Nasce a crônica
* Por Euclides Farias
O discutível conceito renaniano, desses tantos que se aprende na universidade, reza que a gente não deve falar senão daquilo que se ama. Isso talvez explique em parte o renitente amor à crônica, sedução que vem de longa data, que a memória não precisa, apenas especula. Os primeiros ensaios devem ter aparecido lá pelo ginasial. Lia Drummond cronista e, supremo atrevimento, reinventava a estória. Naquele tempo, um romance regionalista, nunca concluído, ganhou o primeiro capítulo.
Muitos anos depois, a crônica bateu à porta de novo. Drummond veio junto. Gênero literário então sob preconceito da crítica, a crônica pontuava debates informais com o poeta paraense Ruy Paranatinga Barata na escadaria do Teatro da Paz, em Belém. Líamos, com insistência publicitária, uma edição portuguesa da Nova Aguillar de Obra Completa do poeta mineiro, que, vivo ainda, estava longe ter todos os livros publicados.
Lá pelo quinto uísque, porém, e do alto de respeitável biografia acadêmica, parlamentar e comunista, Ruy destilava ferocidade – livrando o poeta e o cronista – contra o Drummond político, que, acusava, servira como chefe de gabinete de Gustavo Capanema, ministro da Educação de Vargas, nos anos 30. Ruy, que morreria como o grande nome da poesia paraense contemporânea, só freava a crítica quando lhe era lembrado que Drummond perdera o emprego em 45 ao defender a escritora Eneida de Moraes, também comunista e paraense.
Drummond demitido já faz parte da história, mas não resisto recontar. Era, a convite de Luís Carlos Prestes, diretor do jornal Tribuna Popular e comandava uma redação com escritores de peso, como Álvaro Moreyra e Dalcídio Jurandir, outra estrela da constelação de intelectuais paraenses, onde também brilham o escritor Inglês de Sousa e o filósofo Benedito Nunes, para ficar em dois caros exemplos, de ontem e de hoje.
A demissão de Drummond foi estrondosa. Eneida, divergindo de Prestes, caiu em desgraça no partido e o diretor de redação desobedeceu à orientação do pecebão para censurar o artigo que ela, como tradutora, assinava no jornal. Teve a sala invadida por uma tropa de choque de correligionários e, franzino, salvou o artigo, abraçando-o contra o peito. “Protegi-o como se fosse o velocino de ouro”, depôs certa vez o poeta sobre o episódio.

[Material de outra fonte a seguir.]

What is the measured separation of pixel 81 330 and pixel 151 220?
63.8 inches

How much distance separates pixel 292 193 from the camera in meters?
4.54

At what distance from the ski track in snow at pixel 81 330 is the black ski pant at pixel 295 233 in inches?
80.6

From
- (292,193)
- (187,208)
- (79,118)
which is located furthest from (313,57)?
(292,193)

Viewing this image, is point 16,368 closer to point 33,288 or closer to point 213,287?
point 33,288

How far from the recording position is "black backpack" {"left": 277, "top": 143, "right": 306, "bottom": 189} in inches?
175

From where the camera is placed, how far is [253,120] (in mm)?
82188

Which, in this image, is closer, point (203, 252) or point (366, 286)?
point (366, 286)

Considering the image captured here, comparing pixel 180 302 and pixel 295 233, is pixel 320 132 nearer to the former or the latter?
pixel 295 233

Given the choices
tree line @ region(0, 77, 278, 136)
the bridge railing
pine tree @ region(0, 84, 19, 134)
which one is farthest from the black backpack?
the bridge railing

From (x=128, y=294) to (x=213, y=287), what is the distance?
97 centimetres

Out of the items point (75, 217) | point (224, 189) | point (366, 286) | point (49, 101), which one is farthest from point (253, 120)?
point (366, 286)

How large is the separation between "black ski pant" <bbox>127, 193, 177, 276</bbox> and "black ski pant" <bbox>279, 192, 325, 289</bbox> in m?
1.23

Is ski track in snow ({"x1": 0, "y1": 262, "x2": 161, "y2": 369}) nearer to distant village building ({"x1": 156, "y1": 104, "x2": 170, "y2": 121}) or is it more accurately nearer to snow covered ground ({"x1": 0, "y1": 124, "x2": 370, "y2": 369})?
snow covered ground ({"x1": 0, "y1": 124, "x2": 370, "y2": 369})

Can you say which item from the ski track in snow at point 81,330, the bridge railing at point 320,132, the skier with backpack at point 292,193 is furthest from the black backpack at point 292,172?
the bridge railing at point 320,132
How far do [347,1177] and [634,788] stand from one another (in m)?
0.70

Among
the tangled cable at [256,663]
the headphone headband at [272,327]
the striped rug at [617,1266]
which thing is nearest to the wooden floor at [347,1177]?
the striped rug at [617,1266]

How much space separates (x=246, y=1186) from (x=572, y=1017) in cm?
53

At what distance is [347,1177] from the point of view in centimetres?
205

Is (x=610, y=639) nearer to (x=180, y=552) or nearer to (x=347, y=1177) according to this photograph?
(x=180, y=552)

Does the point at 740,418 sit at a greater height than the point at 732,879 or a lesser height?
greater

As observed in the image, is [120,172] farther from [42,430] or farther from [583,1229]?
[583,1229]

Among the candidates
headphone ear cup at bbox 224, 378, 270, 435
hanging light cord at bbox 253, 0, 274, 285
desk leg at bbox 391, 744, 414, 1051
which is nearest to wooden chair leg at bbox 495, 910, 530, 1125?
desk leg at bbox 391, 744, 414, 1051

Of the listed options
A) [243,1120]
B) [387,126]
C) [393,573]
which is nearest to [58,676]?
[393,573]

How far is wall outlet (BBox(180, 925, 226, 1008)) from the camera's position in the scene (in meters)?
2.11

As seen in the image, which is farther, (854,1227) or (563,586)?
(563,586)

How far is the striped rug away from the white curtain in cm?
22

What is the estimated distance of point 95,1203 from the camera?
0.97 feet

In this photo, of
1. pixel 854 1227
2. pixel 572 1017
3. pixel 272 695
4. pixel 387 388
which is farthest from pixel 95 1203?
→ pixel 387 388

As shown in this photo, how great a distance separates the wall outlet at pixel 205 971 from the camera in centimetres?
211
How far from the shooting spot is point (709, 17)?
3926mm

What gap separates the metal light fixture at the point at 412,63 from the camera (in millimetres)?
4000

Das reminiscências juvenis e das conversas com Ruy em fins dos anos 80 renasceram com vitalidade as crônicas. Algumas, publiquei. Muitas, com fio condutor marcado em velho caderno de anotações, perderam-se na impaciência nossa de cada dia. Outras, como agora, por absoluta falta de assunto melhor, continuam a ser escritas porque, afinal, dizia Drummond, a falta de assunto é sempre um bom tema para se escrever uma crônica.
• Jornalista paraense, com passagens pelo O Liberal, A Província do Pará, Agência Nacional dos Diários Associados e Rádio Cultura. Atuou, como freelancer, na Folha de S. Paulo e Jornal da Tarde.
Na medicina há o agudo, de início súbito e recente, e o crônico, antigo, de duração longa, e algumas vezes de início gradual. As histórias do dia a dia, as coisinhas sem importância levadas ao patamar da universalidade, são geralmente tão datadas que passam de moda, daí o nome "crônicas" que vem de cronos/tempo. Muito bem sabe Pedro Bondaczuk, cujo livro (um deles)tem essa palavra no nome. Não raro, leio crônicas sobre falta de assunto. O que é exagero, pois segundo nosso editor, o problema é o excesso de temas.